18 Nisan 2021 Pazar

ÇIPLAK MEKTUP

 Geçmişe dair kalıntılı izler büyütüyorum içimde. Sanki bir çocuğun bütün yoksulluk savaşlarını kazanmış haliyim. Sessizliğimi seninle paylaşıyorum. Çok sessizim, çok güzelsin, çok eksiğim, çok fazlasın.. İnce detaylarını düşünmediğim bir varoluş sancısına kucak açıyorum. Bir asırdır uyuyordum, göç eden hiçbir kuşu izleyemedim seninle. Yüzümün belirsiz çizgilerini, senin gülüşünle aydınlattım.
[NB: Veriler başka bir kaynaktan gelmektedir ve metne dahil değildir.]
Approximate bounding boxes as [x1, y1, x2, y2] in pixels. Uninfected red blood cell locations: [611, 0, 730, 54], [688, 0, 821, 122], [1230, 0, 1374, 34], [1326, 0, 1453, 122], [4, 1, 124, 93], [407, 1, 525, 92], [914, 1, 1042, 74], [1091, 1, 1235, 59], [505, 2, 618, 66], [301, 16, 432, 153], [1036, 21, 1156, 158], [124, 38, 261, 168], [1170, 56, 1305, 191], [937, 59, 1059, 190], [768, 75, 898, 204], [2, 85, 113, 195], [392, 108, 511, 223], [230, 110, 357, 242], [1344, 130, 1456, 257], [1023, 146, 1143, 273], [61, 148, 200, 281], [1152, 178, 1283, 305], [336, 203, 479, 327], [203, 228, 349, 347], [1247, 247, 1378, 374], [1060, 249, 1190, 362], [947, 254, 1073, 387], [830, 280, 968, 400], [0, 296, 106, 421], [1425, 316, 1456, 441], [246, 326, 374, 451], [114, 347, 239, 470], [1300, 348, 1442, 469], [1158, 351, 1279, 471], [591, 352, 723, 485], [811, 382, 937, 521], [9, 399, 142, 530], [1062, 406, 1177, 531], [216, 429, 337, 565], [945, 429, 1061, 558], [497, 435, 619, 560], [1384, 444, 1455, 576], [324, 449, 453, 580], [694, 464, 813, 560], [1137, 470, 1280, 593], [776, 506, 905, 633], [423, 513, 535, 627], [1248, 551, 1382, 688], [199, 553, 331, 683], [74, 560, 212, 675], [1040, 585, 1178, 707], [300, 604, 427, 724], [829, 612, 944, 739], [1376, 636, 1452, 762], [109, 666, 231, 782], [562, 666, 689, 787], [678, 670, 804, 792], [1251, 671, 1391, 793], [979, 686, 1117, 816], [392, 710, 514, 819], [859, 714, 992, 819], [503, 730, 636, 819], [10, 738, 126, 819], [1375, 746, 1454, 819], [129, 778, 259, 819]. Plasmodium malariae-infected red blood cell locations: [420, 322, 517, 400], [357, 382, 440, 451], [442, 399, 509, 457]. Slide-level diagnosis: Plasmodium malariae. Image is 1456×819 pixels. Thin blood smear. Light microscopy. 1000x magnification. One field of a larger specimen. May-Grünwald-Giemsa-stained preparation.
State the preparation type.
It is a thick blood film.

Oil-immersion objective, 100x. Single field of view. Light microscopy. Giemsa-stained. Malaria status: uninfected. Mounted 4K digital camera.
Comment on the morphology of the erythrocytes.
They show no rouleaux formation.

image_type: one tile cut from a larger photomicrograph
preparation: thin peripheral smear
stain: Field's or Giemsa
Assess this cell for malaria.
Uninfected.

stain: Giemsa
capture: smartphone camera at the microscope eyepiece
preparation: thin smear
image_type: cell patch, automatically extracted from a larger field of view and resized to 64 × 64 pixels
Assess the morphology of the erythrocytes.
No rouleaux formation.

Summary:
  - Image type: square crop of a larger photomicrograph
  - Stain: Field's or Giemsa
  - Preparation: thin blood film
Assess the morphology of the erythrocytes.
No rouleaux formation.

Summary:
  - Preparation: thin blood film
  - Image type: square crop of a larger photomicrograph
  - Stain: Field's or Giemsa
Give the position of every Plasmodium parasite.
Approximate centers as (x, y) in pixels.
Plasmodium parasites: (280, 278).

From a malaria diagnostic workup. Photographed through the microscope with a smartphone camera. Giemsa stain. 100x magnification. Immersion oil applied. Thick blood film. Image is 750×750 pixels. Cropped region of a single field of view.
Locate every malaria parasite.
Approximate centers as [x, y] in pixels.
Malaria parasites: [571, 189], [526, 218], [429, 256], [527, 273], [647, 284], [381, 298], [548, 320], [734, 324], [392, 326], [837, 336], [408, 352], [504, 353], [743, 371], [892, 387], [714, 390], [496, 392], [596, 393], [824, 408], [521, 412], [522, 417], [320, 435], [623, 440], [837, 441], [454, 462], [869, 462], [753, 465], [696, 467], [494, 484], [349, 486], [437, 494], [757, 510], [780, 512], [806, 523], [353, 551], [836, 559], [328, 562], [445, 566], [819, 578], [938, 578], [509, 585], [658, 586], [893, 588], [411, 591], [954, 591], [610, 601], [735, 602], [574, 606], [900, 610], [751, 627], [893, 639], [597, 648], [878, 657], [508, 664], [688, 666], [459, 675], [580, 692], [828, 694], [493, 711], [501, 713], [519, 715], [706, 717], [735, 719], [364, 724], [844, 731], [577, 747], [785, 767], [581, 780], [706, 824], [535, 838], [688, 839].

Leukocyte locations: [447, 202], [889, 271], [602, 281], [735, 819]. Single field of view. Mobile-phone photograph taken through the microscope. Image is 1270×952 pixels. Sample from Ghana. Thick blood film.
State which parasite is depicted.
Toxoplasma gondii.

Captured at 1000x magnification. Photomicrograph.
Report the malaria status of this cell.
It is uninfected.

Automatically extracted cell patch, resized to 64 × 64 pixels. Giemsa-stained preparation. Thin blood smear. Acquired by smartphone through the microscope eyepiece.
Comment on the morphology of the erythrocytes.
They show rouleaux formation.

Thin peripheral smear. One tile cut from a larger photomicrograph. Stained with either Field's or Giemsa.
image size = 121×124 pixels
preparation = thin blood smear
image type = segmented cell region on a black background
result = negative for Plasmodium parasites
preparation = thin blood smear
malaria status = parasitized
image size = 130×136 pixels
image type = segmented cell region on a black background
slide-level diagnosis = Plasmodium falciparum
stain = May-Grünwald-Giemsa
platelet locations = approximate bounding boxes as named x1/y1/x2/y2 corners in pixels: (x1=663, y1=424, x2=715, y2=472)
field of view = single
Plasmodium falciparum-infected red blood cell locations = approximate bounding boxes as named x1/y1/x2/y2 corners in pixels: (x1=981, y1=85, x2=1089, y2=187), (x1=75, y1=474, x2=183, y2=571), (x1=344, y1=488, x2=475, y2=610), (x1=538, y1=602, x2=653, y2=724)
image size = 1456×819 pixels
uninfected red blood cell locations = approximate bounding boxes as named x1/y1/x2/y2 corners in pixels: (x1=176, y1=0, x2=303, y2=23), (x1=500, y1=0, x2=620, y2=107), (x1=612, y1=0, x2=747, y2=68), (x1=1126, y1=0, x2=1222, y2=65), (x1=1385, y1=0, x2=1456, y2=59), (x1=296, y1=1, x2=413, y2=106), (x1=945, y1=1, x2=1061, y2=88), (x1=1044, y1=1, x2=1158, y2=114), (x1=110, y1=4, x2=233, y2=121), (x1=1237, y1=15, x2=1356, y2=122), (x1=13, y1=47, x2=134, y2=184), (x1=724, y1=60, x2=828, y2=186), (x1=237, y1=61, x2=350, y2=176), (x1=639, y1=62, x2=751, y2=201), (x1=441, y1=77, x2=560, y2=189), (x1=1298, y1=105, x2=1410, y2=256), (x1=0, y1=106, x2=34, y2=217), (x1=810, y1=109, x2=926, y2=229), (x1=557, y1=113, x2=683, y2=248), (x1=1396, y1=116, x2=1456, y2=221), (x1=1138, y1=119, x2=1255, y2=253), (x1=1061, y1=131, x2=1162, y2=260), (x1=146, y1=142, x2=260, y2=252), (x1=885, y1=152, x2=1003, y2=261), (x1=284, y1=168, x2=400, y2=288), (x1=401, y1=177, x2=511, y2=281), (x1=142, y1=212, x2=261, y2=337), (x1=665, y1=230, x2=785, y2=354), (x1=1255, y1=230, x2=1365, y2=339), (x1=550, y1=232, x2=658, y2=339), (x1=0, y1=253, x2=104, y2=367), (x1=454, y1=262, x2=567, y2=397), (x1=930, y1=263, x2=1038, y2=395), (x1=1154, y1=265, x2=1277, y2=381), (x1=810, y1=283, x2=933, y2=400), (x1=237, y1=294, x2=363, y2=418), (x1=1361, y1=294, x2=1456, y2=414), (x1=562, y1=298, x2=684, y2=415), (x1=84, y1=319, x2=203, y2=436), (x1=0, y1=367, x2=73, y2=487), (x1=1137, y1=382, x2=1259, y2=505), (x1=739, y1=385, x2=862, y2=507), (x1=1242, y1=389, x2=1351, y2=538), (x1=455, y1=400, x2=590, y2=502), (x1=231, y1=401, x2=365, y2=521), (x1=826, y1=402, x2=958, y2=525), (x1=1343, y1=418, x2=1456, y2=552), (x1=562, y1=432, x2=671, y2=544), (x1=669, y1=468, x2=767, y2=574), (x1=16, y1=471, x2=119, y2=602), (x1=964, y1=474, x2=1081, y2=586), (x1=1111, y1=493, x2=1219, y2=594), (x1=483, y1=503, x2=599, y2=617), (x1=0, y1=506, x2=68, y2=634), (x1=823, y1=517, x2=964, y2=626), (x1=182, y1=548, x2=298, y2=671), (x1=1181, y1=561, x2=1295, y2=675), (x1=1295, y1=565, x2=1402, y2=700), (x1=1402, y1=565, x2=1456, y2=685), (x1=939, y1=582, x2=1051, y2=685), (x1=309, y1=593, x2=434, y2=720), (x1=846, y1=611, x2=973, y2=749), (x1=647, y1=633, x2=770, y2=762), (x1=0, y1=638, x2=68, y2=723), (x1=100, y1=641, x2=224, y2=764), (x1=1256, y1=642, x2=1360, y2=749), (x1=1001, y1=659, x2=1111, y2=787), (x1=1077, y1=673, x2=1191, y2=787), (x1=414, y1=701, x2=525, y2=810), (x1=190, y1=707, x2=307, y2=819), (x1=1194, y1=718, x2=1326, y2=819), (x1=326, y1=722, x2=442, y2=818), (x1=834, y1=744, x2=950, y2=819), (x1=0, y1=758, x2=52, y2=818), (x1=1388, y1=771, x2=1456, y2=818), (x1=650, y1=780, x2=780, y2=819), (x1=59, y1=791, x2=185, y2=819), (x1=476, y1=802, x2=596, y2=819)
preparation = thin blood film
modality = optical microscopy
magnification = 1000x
Seni arıyorken gördüm sırtını ve ona dokunan saçlarını. Sarıldım, fark etmedin. Seslensem, sesimi tanır mıydın bilmiyorum fakat bir sırt ancak bu kadar güzel olabilirdi. Senin sırtınla güzelleşiyorum. Saçlarına baharı getirmeyi bütün kitapların en eski sayfalarından okuyabilirim, yüzüne değen kışı ve o kışın ayrılmış bütün kar tanelerini sana kimse anlatamaz. Kimse dudaklarını bu kadar güzel değerlendiremez.

    Sesinin eksik kalabilme eylemine, mitingler düzenleyebilirim. Hayatın bana bunu sunma ihtimaline düşmanlık edebilirim. Kendimi tanıdığım kadar, sana dargınlık etmeden sarıldığım her anı hatırlıyorum. Bazı eksiklikler bütün insanları, yorgunluğuna sürüklüyor. Sarı saçlı kadınları, büyük kalçalı kadınları, topuklu giyen kadınları, kilolu kadınları, çirkin kadınları eksiltmeden yaşatıyor ve seni. Senin kadınlığına kusur bulmak, benim erkekliğimi yanına yakıştırmak çok zor.

   Kimse bana gel demedi, kimse bana yüz elli yıl uyu, kanların içinde boğul, hiç bıkmadan doğan güneşe teşekkür et demedi. Yapmam gereken ne varsa, yapmak istediğim kadar yaptım. Seni sevdim, çocuk oldum, şair oldum, doğması imkansız denen yaşımda yine doğdum. Soyundum, mektubu soydum. Ne kadar çıplaklık varsa, senin üstüne giydirdim, ışıklar kapalıyken.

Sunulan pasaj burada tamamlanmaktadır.